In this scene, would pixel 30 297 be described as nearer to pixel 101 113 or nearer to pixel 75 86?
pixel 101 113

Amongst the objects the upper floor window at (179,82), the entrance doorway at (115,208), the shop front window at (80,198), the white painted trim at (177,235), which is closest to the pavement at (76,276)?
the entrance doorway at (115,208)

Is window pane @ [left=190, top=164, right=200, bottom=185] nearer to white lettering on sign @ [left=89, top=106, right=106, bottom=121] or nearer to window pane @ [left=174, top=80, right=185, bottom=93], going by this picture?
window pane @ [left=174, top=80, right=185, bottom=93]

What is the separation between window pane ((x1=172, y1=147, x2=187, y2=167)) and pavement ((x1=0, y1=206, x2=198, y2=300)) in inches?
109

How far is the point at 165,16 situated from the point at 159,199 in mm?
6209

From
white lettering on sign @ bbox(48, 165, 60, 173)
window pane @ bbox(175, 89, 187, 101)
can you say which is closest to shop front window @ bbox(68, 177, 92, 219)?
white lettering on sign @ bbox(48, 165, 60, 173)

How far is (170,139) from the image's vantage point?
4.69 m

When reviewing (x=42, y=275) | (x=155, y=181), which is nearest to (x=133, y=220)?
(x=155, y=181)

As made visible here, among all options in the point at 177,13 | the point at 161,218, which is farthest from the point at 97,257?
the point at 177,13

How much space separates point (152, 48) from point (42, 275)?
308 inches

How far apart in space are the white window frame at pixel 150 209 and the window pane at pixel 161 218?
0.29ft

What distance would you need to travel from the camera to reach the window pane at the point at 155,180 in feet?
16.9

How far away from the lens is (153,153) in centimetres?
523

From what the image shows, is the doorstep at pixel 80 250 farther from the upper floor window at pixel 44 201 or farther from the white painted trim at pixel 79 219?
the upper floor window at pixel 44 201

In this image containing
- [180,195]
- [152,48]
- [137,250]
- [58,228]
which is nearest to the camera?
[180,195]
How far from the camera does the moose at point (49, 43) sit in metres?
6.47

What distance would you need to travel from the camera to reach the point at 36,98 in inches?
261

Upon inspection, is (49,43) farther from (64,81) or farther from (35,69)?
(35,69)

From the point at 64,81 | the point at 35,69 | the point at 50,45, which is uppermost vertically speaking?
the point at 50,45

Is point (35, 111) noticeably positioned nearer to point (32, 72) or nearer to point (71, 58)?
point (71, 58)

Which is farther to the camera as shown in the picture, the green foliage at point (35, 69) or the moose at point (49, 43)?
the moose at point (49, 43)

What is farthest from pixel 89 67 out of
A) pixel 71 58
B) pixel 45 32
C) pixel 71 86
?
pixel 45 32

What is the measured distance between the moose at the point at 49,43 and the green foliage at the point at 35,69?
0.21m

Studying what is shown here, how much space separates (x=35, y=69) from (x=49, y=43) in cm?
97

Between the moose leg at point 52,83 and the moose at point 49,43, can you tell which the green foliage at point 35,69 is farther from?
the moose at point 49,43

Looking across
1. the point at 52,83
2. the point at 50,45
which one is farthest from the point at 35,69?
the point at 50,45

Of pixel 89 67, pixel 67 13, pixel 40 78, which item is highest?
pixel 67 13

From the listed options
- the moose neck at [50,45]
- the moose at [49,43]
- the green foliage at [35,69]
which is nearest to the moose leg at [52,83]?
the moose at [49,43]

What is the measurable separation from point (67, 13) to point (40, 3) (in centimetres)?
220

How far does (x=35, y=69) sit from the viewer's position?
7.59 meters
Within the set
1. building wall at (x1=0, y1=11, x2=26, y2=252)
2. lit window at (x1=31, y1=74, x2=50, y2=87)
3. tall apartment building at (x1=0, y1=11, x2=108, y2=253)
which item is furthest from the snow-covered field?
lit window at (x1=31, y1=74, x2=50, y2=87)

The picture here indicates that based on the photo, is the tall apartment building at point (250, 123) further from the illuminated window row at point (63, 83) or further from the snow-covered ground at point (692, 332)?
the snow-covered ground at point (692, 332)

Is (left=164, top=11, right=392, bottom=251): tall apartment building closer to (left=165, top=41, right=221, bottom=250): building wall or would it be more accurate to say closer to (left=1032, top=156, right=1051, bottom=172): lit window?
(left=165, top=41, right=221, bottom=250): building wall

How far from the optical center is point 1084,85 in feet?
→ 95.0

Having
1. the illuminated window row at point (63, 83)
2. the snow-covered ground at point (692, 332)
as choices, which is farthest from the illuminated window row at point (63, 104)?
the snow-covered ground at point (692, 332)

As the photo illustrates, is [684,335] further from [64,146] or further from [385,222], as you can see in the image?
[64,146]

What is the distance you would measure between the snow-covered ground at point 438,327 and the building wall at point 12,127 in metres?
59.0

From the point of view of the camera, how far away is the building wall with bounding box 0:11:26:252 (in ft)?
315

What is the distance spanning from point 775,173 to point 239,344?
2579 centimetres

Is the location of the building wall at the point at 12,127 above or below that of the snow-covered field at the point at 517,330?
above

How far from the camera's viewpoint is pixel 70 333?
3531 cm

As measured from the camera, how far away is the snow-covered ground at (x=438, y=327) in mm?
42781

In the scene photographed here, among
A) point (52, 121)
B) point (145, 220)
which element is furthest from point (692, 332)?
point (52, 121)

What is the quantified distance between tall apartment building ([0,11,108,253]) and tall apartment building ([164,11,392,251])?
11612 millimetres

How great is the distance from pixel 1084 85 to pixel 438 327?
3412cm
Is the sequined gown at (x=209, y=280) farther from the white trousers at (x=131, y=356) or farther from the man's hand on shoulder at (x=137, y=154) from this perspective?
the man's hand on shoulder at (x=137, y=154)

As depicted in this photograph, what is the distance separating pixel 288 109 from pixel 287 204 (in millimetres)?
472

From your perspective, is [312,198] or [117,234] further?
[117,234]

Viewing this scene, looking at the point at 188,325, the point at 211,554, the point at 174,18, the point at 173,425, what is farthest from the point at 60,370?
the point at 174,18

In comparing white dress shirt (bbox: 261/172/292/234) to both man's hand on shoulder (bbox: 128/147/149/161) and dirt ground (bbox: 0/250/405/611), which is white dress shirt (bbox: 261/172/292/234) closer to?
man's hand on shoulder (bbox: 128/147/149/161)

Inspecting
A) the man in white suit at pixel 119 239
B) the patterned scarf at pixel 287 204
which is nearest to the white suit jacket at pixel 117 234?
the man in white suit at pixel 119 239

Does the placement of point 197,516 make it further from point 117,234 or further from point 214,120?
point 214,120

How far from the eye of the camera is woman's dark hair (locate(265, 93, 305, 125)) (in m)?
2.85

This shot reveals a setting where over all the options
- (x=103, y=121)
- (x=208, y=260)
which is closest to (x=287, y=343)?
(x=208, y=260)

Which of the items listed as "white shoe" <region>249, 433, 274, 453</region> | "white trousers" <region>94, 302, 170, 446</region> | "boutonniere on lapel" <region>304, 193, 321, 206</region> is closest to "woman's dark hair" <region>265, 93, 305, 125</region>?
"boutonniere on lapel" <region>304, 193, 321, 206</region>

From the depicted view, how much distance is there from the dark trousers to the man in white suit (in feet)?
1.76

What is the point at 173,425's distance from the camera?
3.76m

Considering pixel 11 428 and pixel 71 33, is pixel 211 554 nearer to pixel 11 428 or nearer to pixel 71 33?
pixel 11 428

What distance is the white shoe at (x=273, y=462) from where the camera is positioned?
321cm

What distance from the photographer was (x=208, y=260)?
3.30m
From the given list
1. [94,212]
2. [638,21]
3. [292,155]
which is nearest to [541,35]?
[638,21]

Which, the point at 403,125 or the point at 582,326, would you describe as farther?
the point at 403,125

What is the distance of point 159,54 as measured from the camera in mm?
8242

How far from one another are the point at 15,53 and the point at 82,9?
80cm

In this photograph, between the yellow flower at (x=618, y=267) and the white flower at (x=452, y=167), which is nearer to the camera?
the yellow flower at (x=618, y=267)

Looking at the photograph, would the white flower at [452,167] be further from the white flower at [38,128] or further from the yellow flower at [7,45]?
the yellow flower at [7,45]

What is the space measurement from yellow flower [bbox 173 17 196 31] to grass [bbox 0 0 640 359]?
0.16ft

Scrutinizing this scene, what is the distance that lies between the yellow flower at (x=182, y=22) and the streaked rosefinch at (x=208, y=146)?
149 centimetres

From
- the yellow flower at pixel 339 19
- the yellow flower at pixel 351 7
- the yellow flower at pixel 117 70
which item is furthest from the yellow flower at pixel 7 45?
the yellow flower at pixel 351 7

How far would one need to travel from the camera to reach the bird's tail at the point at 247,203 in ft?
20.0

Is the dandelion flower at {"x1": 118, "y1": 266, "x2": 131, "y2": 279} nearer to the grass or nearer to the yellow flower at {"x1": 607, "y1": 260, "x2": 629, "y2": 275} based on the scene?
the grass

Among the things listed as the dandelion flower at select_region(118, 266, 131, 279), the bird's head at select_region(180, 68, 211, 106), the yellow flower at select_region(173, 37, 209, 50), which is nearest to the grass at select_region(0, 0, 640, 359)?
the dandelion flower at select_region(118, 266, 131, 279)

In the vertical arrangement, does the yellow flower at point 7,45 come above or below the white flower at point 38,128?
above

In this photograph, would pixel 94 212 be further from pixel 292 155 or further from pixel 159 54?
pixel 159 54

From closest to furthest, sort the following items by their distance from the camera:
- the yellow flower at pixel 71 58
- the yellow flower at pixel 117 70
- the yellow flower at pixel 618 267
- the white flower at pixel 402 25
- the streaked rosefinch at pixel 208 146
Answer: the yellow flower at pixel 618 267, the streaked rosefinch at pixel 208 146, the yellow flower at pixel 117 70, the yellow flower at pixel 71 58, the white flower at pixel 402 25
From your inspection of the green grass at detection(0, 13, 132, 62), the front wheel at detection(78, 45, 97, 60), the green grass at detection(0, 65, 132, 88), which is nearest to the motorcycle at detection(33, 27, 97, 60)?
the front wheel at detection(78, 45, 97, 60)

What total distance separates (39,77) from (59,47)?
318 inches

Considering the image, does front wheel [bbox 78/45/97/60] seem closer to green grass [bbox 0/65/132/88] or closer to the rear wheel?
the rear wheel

◇ ◇ ◇ ◇

Aim of the exercise: Repeat exactly the lines above, starting with the line that contains "From your inspection" and ending with the last line, both included, and nothing else.

Reply to the exercise:
From your inspection of the green grass at detection(0, 13, 132, 62), the front wheel at detection(78, 45, 97, 60), the green grass at detection(0, 65, 132, 88), which is nearest to the motorcycle at detection(33, 27, 97, 60)?
the front wheel at detection(78, 45, 97, 60)

What total distance separates (39,77) from (59,47)?
318 inches

Considering the image, does front wheel [bbox 78/45/97/60] seem closer to green grass [bbox 0/65/132/88] or closer to the rear wheel?
the rear wheel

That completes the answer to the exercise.